Sadar akan tatapan Rayn, Alora melipat bibirnya, berusaha keras menahan tawanya.
“Maafkan aku, Rayn. Wajahmu terlihat sangat lucu tadi. Astaga,” ucap Alora kembali tertawa.
“Kau sungguh menyebalkan, Ra. Ku pikir ucapan mu itu serius.” Rayn berdecak. “Oh, ayolah berhenti mentertawakan ku!”
Wanita dengan tas jerami yang selalu terselempang di bahunya itu semakin terbahak setelah melihat wajah kesal Rayn. Hingga kini suaranya pun nyaris tak terdengar. Tangan kanannya memegang perutnya, berusaha menekan gelak tawanya.
Rayn yang melihat itu tanpa sadar ikut tertawa. Mentertawakan seseorang yang tersiksa dengan hormon bahagia yang diciptakannya.
“Alora, demi apa pun berhentilah. Lihat wajah merah mu itu. Aku khawatir bila dibiarkan lebih lama, itu akan meledak,” seru Rayn ditengah tawanya.
“Baik—namun, ku mohon berbaliklah. Aku tak tahan melihat wajahmu.” Alora berkata cepat. Nampak air mata di pelupuknya.
Rayn membulatkan matanya, tetapi tetap mengikuti permintaan sang sahabat. Kini ia memunggungi Alora.
Beberapa menit menenangkan diri, Alora kembali duduk tegak seperti sebelumnya. Netranya menatap lurus ke depan, tepat pada bahu Rayn. Keningnya berkerut, merasa aneh dengan objek yang dilihatnya. Ia sedikit bergeser ke depan dan menyentuh punggung sahabatnya.
“Rayn, darah apa ini? Kau terluka?” tanya Alora khawatir. Wanita itu terheran saat tak mendapatkan respon apa pun dari pria tersebut. “Rayn, apa kau mendengar ku?”
Sekali lagi Alora tak melihat adanya pergerakan sedikitpun dari Rayn.

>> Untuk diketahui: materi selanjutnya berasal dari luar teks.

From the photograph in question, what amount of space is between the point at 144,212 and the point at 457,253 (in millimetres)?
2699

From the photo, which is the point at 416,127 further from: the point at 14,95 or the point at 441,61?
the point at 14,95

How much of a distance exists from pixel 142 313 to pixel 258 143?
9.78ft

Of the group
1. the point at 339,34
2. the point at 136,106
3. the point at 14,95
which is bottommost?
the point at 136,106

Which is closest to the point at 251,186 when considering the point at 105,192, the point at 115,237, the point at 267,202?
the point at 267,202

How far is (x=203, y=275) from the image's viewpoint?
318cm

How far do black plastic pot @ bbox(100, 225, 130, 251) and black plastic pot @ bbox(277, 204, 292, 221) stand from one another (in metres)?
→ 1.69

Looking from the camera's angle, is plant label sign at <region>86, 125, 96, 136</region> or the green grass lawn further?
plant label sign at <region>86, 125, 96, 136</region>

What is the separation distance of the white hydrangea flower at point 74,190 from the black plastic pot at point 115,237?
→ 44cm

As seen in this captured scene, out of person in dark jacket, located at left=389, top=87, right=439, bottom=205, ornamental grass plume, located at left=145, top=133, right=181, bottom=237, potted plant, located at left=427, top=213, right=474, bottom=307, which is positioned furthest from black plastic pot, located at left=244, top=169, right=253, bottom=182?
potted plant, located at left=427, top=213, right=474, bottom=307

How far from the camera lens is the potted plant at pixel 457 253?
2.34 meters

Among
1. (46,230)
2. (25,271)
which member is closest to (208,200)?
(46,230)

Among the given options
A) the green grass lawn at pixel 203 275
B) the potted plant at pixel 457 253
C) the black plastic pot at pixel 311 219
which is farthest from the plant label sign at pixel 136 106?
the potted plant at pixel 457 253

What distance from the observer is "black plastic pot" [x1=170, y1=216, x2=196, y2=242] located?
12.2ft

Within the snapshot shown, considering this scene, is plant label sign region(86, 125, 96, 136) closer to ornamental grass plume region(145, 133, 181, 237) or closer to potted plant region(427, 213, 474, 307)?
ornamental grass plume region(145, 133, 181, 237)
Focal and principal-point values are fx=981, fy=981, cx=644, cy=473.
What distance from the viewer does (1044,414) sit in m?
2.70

Ia semakin mendekati sahabatnya, namun betapa terkejutnya ia setelah dengan tiba-tiba Rayn menatapnya.
“Ray—”
“Semua ini gara-gara kau, Alora! Kau membunuh keluargaku! Kau membunuh Sir Rostlet! Kau penyebab semua kekacauan ini! Kau pembunuh!” Rayn berteriak lantang.
Wajahnya sirat akan kemarahan dan api kecewa, dengan darah yang melumuri hampir seluruh tubuh bagian atasnya. Leher pria itu tersayat sangat dalam, seolah seseorang baru saja memutuskan urat nadinya.

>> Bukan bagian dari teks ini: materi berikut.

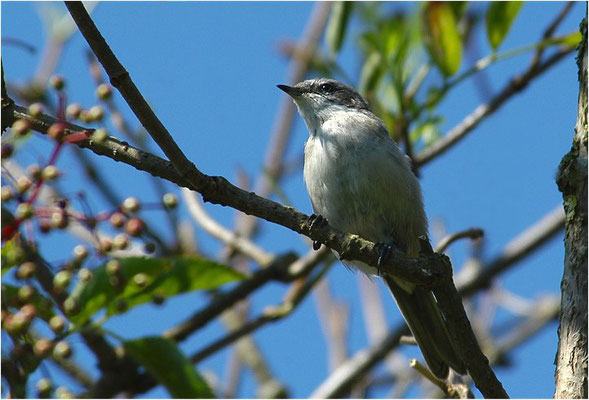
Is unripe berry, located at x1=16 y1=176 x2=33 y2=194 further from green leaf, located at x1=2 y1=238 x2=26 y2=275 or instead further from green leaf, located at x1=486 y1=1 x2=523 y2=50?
green leaf, located at x1=486 y1=1 x2=523 y2=50

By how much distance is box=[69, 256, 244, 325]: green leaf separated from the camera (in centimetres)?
318

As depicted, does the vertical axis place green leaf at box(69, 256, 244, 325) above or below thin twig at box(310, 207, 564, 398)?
below

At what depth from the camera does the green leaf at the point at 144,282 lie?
3.18 meters

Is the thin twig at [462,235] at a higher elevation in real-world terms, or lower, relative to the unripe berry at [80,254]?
higher

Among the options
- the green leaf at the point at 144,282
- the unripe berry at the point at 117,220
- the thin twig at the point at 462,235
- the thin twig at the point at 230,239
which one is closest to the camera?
the unripe berry at the point at 117,220

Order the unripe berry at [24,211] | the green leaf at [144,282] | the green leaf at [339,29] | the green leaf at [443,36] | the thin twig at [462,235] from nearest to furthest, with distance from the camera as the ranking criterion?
the unripe berry at [24,211]
the green leaf at [144,282]
the thin twig at [462,235]
the green leaf at [443,36]
the green leaf at [339,29]

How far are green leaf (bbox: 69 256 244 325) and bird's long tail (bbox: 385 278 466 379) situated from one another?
125cm

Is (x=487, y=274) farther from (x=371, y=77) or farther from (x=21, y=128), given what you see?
(x=21, y=128)

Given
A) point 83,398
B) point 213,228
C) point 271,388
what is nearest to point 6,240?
point 83,398

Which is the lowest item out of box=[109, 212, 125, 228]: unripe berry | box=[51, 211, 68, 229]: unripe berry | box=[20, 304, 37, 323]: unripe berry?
box=[20, 304, 37, 323]: unripe berry

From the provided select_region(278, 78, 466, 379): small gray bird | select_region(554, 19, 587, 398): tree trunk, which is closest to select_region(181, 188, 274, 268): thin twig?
select_region(278, 78, 466, 379): small gray bird

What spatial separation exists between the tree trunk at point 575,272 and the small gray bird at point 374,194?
1.74m

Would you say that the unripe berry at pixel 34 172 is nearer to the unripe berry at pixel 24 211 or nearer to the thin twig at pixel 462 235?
the unripe berry at pixel 24 211

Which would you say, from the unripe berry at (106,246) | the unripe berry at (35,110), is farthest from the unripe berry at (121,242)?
the unripe berry at (35,110)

Alora yang mendapatkan pemandangan tersebut meringsut mundur. Wajahnya pucat pasi, sangat nampak ketakutan dan keterkejutan pada mata sebiru laut itu.
“Rayn, kau—”
Pria dengan leher hampir putus itu mendekati Alora.
“Kau penyebab dari kematian ku! Kau pembunuh! Kau tak layak hidup bahagia, kau tak layak mendapatkan ketenangan!” teriaknya dengan mata membulat sempurna.
Alora menggeleng keras, memohon agar Rayn tak mendekat.
“Tidak! Bukan aku penyebabnya. Aku bukan pembunuh. Aku tak membunuh siapa pun, Rayn.”
“Kau pembunuh!”
Punggung Alora menabrak batu besar. Ia terpojokkan. Wanita itu terlihat sangat ketakutan dengan ucapan dan wujud sahabatnya saat ini. Alora menutup matanya rapat-rapat, menangis ketakutan.
“Tidak! Bukan aku penyebabnya. Aku tak tahu. Rayn, maafkan aku.” Alora berkata lirih. Tubuhnya bergetar hebat.